Medicare is experimenting with having AI review claims – a cost-saving measure that could risk denying needed care

Medicare is experimenting with having AI review claims – a cost-saving measure that could risk denying needed care

Medicare is experimenting with having AI review claims – a cost-saving measure that could risk denying needed care

https://theconversation.com/medicare-is-experimenting-with-having-ai-review-claims-a-cost-saving-measure-that-could-risk-denying-needed-care-273754

Publish Date: 2026-02-04 08:32:00

Source Domain: theconversation.com

Medicare has launched a six-year pilot program that could eventually transform access to health care for some of the millions of people across the U.S. who rely on it for their health insurance coverage.

Traditional Medicare is a government-administered insurance plan for people over 65 or with disabilities. About half of the 67 million Americans insured through Medicare have this coverage. The rest have Medicare Advantage plans administered by private companies.

The pilot program, dubbed the Wasteful and Inappropriate Service Reduction Model, is an experimental program that began to affect people enrolled in traditional Medicare from six states in January 2026.

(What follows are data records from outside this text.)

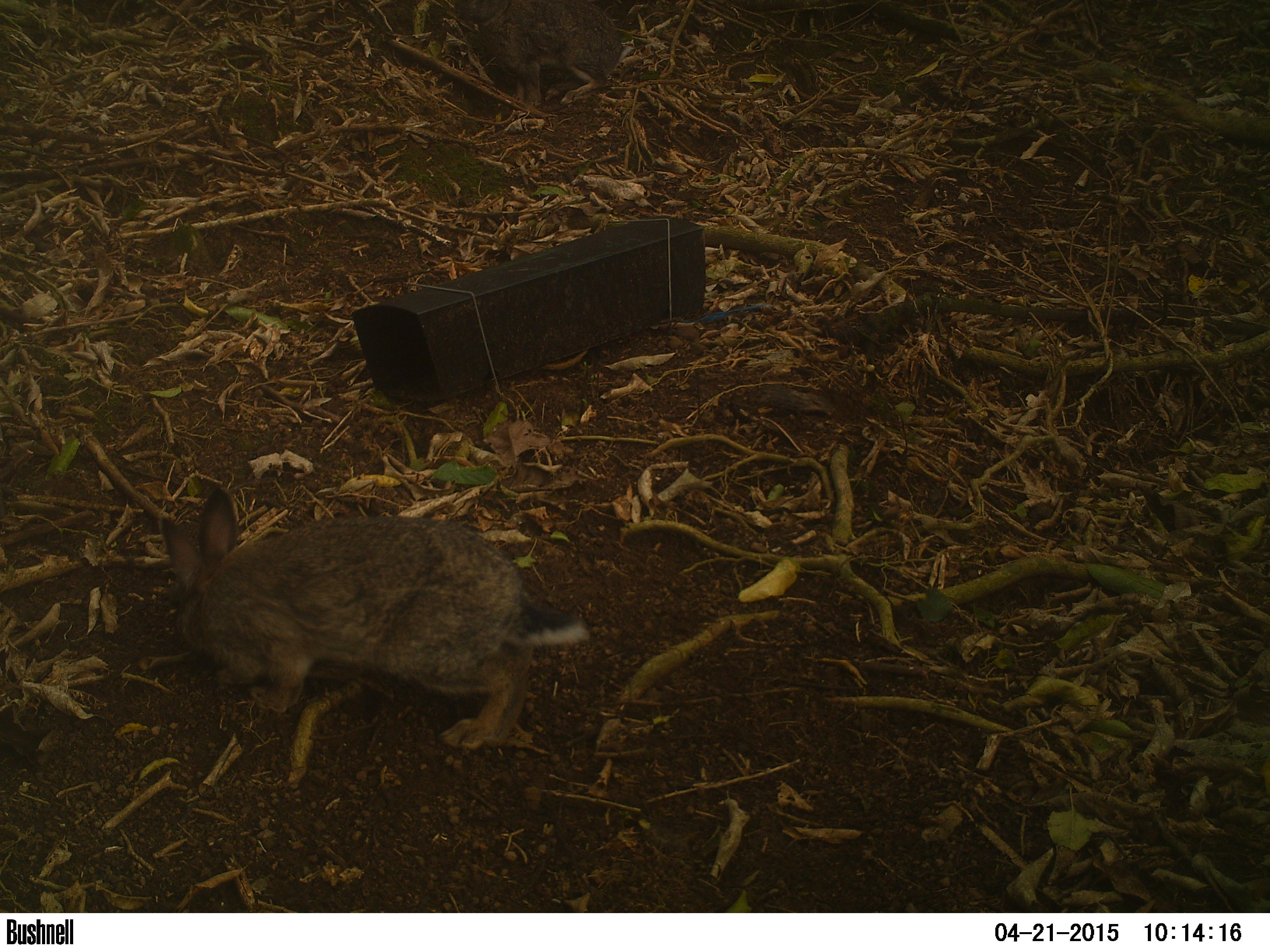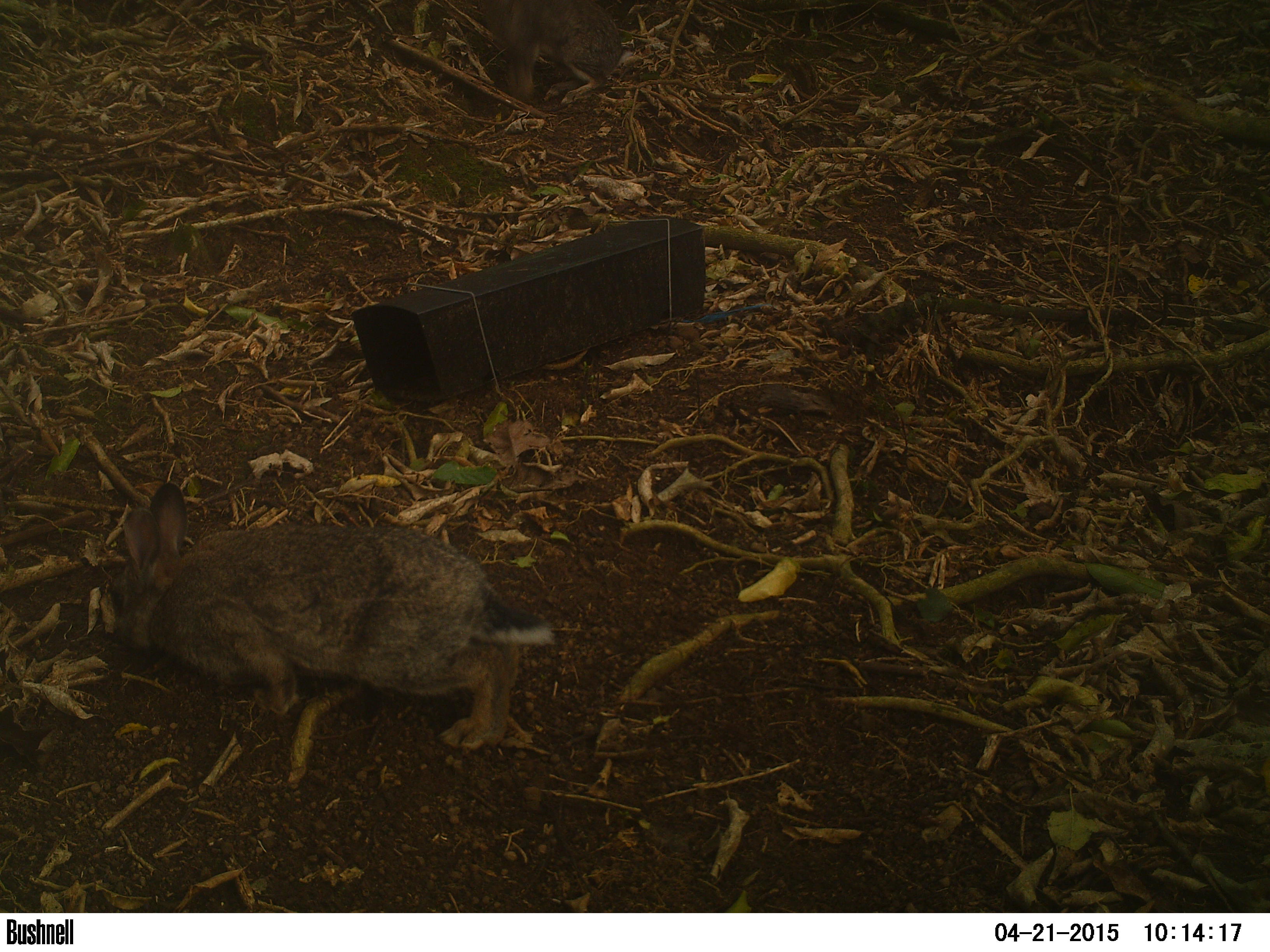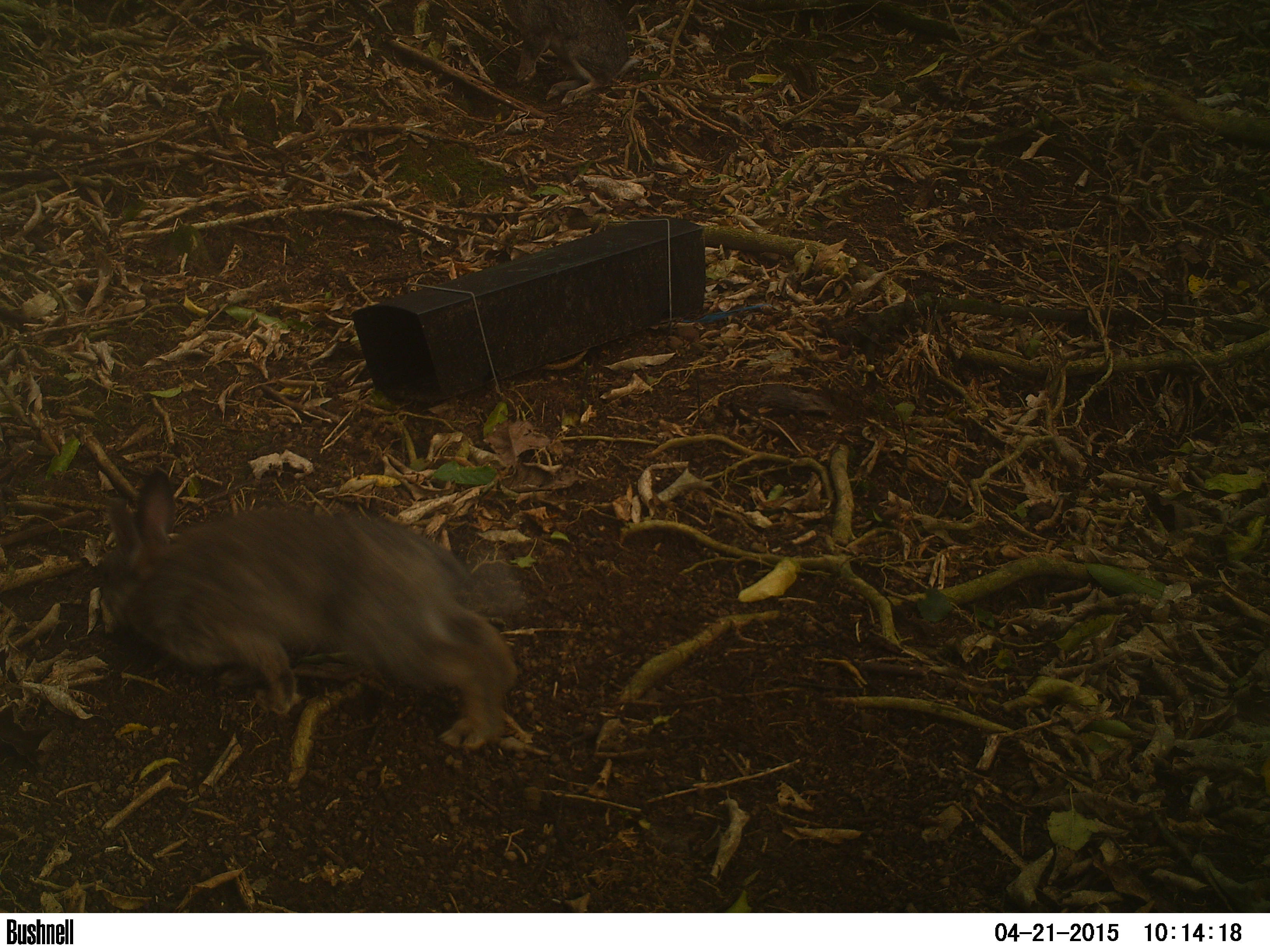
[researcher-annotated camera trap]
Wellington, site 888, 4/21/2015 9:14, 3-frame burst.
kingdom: Animalia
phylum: Chordata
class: Mammalia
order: Lagomorpha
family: Leporidae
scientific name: Leporidae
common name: rabbit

During this pilot, medical providers must apply for permission, or prior authorization, before giving 14 kinds of health procedures and devices. The program uses artificial intelligence software to identify treatment requests it deems unnecessary or harmful and denies them. This is similar to the way many Medicare Advantage plans work.

As health economists who have studied Medicare and the use of AI in prior authorization, we believe this pilot could save Medicare money, but it should be closely monitored to ensure that it does not harm the health of patients enrolled in the traditional Medicare program.

Prior authorization

The pilot marks a dramatic change.

Unlike other types of health insurance, including Medicare Advantage, traditional Medicare generally does not require health care providers to submit requests for Medicare to authorize the treatments they recommend to patients.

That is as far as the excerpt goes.